Anfangs der 40er-Jahre war es Landwirt Schöni noch möglich, seine Schweine ohne Gefahr über das untere Teilstück der Bahnhofstrasse zu treiben. Er arbeitete im Gutsbetrieb der Lonza, der damals im Quartier Brückenweg noch das gesamte Gebiet nordwestlich des Hotels Mont Cervin mit der beliebten Terrasse und dem früheren Hotel des Alpes nördlich davon einnahm.
Foto Jullier
Keine Milchpreiserhöhung!
1940 beschloss der Gemeinderat mit der Direktion der Milchproduzentengenossenschaft Visp Rücksprache zu nehmen, ob es nicht möglich wäre, in diesem Moment von einem Preisaufschlag abzusehen, da der Milchpreis als sehr hoch bezeichnet werden müsse.

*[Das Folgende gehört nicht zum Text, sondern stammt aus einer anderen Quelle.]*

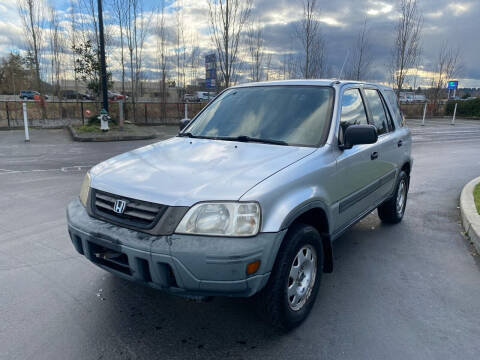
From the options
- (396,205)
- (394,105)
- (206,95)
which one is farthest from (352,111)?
(206,95)

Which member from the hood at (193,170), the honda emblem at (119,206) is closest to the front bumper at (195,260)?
the honda emblem at (119,206)

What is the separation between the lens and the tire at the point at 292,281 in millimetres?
2561

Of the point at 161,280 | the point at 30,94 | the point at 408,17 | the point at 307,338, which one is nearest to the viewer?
the point at 161,280

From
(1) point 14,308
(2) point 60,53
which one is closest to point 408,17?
(2) point 60,53

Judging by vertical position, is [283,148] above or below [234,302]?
above

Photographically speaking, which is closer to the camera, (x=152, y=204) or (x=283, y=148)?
(x=152, y=204)

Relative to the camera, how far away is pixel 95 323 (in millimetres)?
2869

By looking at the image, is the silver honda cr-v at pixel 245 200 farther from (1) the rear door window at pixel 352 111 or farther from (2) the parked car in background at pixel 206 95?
(2) the parked car in background at pixel 206 95

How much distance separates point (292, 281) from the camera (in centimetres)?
279

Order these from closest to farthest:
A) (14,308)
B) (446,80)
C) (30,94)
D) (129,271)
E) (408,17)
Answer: (129,271)
(14,308)
(408,17)
(446,80)
(30,94)

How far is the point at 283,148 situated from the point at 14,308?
2.62 meters

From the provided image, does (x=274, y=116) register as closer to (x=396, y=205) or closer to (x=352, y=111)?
(x=352, y=111)

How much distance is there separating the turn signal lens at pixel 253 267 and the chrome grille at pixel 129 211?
655mm

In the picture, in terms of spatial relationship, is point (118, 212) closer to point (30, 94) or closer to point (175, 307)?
point (175, 307)
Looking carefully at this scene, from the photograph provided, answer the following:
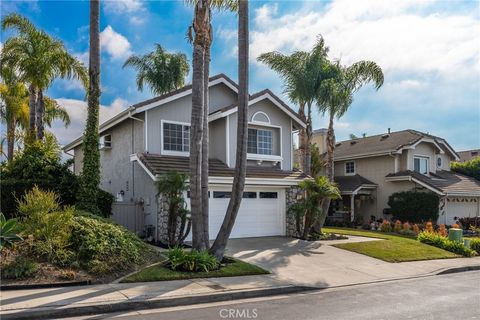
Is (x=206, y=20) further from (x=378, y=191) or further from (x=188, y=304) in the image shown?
(x=378, y=191)

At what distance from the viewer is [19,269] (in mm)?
9820

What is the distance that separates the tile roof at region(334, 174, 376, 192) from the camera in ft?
98.5

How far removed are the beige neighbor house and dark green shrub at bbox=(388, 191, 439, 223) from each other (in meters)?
0.78

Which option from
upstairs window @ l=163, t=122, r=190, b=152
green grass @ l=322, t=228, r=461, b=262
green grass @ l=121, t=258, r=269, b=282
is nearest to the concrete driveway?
green grass @ l=322, t=228, r=461, b=262

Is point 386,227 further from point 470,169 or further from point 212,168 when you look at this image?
point 470,169

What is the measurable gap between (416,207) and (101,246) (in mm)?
21345

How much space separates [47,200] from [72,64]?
31.2 ft

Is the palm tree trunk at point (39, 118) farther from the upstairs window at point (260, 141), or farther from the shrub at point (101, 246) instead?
the upstairs window at point (260, 141)

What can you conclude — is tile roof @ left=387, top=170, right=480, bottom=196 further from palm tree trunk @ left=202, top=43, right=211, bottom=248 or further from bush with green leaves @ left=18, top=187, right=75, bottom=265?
bush with green leaves @ left=18, top=187, right=75, bottom=265

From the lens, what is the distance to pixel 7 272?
9688mm

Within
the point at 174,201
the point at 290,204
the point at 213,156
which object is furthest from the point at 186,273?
the point at 290,204

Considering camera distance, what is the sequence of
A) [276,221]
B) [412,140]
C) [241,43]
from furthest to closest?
[412,140], [276,221], [241,43]

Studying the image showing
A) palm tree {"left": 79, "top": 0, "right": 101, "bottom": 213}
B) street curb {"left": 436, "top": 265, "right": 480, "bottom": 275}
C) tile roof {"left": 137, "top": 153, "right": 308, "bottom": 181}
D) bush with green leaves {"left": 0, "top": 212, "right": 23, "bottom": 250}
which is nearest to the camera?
bush with green leaves {"left": 0, "top": 212, "right": 23, "bottom": 250}

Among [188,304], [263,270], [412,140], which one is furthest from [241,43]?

Um am Preisniveau festzuhalten, setzten die verantwortlichen Instanzen den Milchpreis 1943 um 1 Rappen hinauf und den Brotpreis um 2 Rappen hinab.
Rationierungskarten für Kleider
Gegen Ende 1940 erschienen auch die Kleider-Rationierungskarten. Es gab nicht weniger als fünf verschieden dotierte Karten: Kinderkarten (K) für bis 4-Jährige, Töchterkarten (T) für 4- bis 11-Jährige, Jünglingskarten (J) für 4- bis 11-Jährige, Frauenkarten (F) für 11-Jährige und ältere Frauen und Männerkarten (M) für 11-Jährige und ältere Männer.
Ortswehr als Unterstützung der Armee
Unter dem Einfluss des nun schon während eines Jahres anhaltenden Weltkriegs bot der Bund 1940 alle ausgedienten Wehrmänner und vorzeitig untauglich erklärten Jungmänner, weitere Männer und erstmals auch Frauen als Hilfskräfte zur Bildung von sogenannten Ortswehren auf.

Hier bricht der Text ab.